By picking their way carefully through the garden they finally reached the back wall of the castle itself. The wall towered above them, vanishing in places into the thick white clouds. The whole place had a really sad, depressing atmosphere about it, as if time itself had given up here and moved on to somewhere else.

‘Can we get out of here?' said Chrysanthemum. ‘I feel myself becoming really sad and depressed.'

‘Don't worry, my darling,' said Aubergine. ‘It's just a spell my wonderful great-grandmother put here to keep people away. Once we go inside the castle the spell will lift. You might still be really sad and depressed, but it will be a different really sad and
depressed and it will be for quite different reasons.'

Aubergine walked along the huge wall for a few moments, pausing now and then to slip his finger into a gap between the stones. Finally he stopped, pushed his whole hand into a gap and pushed. A large stone slid aside, revealing a small stone staircase.

They were inside Castle Twilight, right under the noses of the Floods themselves. Of all the places in the world they could have run to, this was the closest they could have been to their pursuers.

Almost.

‘Come on,' said Aubergine, taking Chrysanthemum's hand and leading her through the darkness up the narrow stairs.

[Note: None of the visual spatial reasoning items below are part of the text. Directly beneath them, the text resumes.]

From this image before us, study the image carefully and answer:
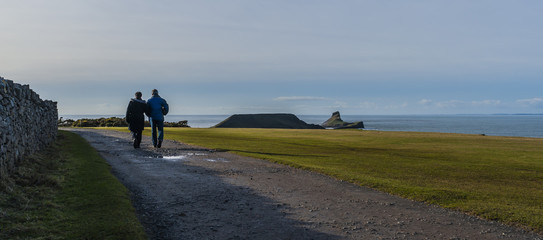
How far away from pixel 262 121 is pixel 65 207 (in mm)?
145433

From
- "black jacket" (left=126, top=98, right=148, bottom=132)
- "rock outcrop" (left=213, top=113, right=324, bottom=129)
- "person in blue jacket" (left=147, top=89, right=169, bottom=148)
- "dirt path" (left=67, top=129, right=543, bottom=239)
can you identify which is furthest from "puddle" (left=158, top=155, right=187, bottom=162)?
"rock outcrop" (left=213, top=113, right=324, bottom=129)

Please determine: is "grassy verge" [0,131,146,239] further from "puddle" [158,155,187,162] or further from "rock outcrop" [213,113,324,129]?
"rock outcrop" [213,113,324,129]

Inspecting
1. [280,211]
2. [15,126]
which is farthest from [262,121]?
[280,211]

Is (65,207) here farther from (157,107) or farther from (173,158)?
(157,107)

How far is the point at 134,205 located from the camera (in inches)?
370

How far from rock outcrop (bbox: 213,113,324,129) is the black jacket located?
118102mm

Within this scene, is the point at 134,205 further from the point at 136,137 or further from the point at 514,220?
the point at 136,137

The stairs went round and round up in a spiral until they could go no higher. There was a heavy wooden door in front of them with a tiny beam of light shining into the darkness through a keyhole.

‘Here we are,' Aubergine said as he pushed the door open. ‘Perfect safety.'

But instead of the room Aubergine was expecting – the old, dark, deserted room with its
treasure chests and simple oak furniture lit only by a single narrow slit in the masonry of the far wall – they found themselves in a bright white space bathed in sunlight.